== Directive ==
Identify the line that contains "How far does" in the material. Output it and every line after it, unchanged, through the end.

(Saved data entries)
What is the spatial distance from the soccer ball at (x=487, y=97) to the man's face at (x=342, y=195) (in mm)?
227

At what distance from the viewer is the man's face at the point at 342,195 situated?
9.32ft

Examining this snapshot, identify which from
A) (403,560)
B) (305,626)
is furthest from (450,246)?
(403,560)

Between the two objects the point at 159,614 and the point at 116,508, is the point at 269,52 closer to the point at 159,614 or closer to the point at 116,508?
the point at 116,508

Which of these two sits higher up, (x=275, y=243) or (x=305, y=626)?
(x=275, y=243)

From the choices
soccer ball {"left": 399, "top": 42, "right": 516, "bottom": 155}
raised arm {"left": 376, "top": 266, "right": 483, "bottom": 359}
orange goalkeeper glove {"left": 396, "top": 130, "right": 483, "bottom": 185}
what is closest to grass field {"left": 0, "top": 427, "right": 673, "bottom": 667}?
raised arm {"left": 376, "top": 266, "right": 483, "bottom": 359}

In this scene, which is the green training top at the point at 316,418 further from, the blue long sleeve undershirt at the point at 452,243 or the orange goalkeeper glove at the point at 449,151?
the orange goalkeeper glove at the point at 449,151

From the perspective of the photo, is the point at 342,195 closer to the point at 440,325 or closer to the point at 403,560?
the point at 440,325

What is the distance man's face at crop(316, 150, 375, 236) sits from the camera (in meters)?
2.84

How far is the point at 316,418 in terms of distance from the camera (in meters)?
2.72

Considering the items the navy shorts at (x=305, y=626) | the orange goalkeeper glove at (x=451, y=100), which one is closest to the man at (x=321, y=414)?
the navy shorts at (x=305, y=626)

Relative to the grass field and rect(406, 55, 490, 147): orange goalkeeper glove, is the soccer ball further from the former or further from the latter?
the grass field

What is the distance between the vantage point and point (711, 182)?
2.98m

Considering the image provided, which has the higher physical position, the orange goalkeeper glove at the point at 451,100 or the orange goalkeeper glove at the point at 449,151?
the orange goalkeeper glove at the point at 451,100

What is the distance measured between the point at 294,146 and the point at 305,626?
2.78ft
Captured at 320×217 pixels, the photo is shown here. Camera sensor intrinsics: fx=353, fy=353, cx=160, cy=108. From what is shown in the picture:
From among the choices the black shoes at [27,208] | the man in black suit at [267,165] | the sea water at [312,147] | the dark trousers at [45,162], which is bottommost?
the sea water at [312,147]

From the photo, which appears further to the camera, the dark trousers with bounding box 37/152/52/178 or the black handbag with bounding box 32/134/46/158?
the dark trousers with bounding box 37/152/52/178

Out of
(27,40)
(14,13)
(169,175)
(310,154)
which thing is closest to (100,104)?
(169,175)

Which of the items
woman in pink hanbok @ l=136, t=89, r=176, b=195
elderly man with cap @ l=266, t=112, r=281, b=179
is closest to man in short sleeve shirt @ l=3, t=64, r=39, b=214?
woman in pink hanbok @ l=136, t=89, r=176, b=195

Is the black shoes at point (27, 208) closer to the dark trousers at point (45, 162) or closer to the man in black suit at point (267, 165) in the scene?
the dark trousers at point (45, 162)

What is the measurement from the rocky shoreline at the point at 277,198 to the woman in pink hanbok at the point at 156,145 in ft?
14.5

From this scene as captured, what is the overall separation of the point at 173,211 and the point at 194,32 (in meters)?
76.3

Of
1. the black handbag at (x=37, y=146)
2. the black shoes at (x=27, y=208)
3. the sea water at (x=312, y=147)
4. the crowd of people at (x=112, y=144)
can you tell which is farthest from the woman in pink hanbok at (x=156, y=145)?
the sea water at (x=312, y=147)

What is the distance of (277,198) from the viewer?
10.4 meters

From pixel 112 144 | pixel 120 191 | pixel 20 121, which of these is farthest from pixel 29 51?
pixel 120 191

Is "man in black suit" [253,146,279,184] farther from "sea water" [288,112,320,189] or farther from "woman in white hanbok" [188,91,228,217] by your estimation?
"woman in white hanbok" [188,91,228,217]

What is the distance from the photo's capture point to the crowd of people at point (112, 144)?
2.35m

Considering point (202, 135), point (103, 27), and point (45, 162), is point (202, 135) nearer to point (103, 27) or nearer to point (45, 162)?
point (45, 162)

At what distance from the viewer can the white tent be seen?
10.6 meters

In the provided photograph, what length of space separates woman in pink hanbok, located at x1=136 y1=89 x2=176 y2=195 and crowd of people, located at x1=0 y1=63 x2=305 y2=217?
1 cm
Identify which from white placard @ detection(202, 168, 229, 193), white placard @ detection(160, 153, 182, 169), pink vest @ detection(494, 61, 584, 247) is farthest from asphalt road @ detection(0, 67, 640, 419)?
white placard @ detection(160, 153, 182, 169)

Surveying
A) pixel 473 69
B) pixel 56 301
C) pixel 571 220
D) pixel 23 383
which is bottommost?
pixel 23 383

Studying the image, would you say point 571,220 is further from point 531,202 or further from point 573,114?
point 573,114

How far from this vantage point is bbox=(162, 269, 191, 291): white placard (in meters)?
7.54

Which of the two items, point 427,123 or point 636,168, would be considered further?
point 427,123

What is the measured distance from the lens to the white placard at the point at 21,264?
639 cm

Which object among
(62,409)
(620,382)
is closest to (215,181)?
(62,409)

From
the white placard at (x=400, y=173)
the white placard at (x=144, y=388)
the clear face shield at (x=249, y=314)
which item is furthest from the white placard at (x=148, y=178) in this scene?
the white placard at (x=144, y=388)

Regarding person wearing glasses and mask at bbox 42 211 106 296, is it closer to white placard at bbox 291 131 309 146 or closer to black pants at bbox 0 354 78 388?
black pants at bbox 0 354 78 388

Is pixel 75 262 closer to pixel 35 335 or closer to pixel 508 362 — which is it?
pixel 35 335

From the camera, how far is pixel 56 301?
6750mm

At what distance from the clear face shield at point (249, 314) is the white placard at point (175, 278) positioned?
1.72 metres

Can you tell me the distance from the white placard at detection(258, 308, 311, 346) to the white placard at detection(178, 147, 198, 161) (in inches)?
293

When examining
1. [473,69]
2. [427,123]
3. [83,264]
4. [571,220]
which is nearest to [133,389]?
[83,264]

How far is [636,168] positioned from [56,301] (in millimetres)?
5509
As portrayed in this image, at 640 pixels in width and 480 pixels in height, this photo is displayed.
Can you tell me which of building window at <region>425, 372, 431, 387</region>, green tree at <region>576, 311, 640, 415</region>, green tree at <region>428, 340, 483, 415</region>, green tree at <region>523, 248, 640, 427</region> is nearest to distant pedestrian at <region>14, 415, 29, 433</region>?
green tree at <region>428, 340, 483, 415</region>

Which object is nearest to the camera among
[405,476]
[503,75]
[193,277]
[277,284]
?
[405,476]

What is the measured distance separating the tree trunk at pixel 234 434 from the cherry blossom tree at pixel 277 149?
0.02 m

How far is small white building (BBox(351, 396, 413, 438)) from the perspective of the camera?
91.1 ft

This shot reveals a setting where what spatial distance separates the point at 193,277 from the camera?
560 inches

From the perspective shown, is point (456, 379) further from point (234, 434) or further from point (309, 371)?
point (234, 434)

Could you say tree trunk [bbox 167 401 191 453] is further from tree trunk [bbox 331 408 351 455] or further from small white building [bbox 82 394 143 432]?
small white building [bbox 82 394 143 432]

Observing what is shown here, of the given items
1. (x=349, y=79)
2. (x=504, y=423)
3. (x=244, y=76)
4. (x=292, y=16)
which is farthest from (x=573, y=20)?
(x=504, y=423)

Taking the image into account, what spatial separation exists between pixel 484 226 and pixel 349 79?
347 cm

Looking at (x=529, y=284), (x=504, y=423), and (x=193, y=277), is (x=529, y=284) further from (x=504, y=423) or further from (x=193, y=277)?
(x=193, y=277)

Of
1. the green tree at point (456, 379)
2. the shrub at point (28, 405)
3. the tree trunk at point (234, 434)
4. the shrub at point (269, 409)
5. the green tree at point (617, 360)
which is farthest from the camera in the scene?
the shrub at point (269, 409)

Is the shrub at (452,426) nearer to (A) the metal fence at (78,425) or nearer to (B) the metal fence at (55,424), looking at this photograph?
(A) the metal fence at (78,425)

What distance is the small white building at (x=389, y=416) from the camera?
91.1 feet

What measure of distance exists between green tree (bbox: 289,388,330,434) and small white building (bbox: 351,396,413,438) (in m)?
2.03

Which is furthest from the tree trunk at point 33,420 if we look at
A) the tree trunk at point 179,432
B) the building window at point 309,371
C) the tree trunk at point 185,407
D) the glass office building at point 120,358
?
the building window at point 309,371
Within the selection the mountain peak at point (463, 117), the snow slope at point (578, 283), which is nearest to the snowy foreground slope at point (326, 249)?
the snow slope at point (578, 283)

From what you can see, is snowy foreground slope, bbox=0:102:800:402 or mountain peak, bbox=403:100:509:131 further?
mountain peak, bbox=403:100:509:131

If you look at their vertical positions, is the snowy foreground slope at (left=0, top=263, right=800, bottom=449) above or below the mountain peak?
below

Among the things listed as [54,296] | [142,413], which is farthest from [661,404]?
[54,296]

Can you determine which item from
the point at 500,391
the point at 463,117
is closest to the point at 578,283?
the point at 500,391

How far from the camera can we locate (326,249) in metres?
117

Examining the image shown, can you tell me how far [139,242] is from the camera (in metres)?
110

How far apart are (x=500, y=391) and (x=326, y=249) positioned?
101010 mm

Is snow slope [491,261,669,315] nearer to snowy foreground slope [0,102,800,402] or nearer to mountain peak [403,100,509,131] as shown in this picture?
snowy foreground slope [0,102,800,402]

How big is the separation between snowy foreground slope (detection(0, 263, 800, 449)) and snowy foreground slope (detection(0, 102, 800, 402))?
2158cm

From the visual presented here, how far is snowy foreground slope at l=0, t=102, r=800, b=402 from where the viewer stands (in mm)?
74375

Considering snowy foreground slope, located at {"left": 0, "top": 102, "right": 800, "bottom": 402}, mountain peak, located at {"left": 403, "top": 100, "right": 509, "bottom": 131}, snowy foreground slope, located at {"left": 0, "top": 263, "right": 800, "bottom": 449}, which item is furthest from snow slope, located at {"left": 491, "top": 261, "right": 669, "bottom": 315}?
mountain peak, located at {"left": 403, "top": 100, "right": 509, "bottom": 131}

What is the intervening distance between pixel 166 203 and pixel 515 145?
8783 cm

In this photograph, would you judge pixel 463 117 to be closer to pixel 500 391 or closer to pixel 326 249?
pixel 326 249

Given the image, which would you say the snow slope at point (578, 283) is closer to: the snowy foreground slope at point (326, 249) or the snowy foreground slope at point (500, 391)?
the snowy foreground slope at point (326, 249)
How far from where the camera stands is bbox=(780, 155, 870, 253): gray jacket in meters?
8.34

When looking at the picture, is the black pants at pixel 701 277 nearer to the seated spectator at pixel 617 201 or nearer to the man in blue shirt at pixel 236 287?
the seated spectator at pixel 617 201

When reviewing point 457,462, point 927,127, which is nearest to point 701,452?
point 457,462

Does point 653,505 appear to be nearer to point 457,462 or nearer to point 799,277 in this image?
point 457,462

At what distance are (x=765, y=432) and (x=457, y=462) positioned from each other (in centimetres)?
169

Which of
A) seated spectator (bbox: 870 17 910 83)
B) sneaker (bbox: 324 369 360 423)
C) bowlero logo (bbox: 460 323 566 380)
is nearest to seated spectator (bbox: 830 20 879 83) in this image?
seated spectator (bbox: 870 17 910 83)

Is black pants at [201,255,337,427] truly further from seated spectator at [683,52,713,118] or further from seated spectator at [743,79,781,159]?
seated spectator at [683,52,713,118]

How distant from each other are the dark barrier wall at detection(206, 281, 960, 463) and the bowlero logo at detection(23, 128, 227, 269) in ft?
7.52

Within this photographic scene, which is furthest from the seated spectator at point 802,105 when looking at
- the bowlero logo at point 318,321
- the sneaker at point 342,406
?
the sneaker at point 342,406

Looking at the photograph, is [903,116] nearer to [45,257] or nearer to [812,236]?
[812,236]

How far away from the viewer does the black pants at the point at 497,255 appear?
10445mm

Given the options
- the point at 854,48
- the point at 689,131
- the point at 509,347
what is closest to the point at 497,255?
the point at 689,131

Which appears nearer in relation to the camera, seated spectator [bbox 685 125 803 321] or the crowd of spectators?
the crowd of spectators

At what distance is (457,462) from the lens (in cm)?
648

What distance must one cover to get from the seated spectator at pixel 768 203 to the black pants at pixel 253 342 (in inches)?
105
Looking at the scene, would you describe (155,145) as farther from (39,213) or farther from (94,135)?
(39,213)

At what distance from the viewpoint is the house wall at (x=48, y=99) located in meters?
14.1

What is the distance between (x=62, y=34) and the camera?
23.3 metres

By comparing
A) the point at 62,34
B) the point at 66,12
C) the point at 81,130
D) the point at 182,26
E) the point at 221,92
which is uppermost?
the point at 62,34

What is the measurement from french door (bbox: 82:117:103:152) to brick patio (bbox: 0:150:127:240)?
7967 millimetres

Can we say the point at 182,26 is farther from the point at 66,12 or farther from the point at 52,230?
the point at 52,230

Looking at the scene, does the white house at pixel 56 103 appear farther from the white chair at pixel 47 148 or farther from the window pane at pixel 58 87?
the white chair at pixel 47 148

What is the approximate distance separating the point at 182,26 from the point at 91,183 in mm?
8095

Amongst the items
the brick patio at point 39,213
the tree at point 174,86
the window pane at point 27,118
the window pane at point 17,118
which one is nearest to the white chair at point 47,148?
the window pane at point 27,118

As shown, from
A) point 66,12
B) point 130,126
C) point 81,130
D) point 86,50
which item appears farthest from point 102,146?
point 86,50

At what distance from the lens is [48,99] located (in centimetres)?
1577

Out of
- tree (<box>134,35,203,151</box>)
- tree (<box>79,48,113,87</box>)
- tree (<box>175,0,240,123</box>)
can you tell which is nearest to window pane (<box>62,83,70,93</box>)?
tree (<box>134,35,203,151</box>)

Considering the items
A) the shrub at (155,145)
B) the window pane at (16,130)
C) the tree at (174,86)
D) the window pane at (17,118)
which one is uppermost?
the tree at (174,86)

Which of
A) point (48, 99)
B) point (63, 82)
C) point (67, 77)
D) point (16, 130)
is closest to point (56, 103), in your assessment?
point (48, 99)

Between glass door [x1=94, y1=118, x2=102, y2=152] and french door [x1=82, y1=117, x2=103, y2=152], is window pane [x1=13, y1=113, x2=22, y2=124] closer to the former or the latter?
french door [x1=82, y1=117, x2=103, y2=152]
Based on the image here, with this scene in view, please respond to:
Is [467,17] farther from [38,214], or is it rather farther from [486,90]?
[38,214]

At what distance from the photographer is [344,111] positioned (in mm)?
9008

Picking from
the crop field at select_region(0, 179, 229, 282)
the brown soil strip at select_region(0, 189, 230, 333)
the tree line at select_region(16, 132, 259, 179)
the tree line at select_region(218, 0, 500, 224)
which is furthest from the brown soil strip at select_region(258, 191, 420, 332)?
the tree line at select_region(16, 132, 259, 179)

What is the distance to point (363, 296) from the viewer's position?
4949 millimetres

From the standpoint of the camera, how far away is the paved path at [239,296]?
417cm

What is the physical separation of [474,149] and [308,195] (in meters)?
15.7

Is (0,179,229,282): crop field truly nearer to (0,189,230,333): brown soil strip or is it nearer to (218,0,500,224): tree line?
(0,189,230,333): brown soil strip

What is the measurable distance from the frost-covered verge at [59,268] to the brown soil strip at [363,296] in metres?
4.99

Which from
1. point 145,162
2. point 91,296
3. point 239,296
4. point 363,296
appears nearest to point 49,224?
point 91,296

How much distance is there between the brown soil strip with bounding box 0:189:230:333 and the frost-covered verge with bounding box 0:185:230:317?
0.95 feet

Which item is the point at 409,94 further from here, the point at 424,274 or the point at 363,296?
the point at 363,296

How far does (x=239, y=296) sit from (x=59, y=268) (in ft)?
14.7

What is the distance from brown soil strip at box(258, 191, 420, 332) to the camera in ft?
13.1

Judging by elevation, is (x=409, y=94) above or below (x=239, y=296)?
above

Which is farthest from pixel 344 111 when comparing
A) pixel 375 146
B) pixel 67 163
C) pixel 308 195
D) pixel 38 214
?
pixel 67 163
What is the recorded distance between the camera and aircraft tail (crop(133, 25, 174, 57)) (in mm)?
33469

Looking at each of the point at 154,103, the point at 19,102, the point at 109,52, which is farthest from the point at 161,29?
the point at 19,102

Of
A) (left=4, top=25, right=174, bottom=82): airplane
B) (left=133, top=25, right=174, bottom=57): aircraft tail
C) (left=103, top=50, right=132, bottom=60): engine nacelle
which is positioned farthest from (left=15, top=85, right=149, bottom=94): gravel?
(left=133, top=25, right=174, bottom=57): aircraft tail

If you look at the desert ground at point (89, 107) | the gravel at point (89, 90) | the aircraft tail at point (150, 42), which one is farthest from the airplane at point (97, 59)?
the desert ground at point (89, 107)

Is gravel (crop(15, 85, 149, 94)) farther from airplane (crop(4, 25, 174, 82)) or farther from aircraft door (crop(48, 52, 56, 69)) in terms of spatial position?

== Result of the task ==
How far does (x=239, y=296) sit from (x=59, y=268) (in ft)?
14.7

What is the distance from brown soil strip at box(258, 191, 420, 332) to the camera in ft?
13.1

Judging by elevation, is (x=409, y=94) above or below (x=239, y=296)?
above

Which is farthest from pixel 344 111 when comparing
A) pixel 375 146
B) pixel 67 163
C) pixel 308 195
D) pixel 38 214
?
pixel 67 163
What is the recorded distance between the camera and aircraft tail (crop(133, 25, 174, 57)) (in mm)?
33469

Looking at each of the point at 154,103, the point at 19,102, the point at 109,52, which is farthest from the point at 161,29?
the point at 19,102

Of
A) (left=4, top=25, right=174, bottom=82): airplane
B) (left=133, top=25, right=174, bottom=57): aircraft tail
C) (left=103, top=50, right=132, bottom=60): engine nacelle
which is positioned farthest from (left=15, top=85, right=149, bottom=94): gravel?
(left=133, top=25, right=174, bottom=57): aircraft tail

If you look at the desert ground at point (89, 107) | the gravel at point (89, 90) | the aircraft tail at point (150, 42), which one is farthest from the airplane at point (97, 59)?
the desert ground at point (89, 107)

Is gravel (crop(15, 85, 149, 94)) farther from airplane (crop(4, 25, 174, 82)) or farther from aircraft door (crop(48, 52, 56, 69)) in terms of spatial position?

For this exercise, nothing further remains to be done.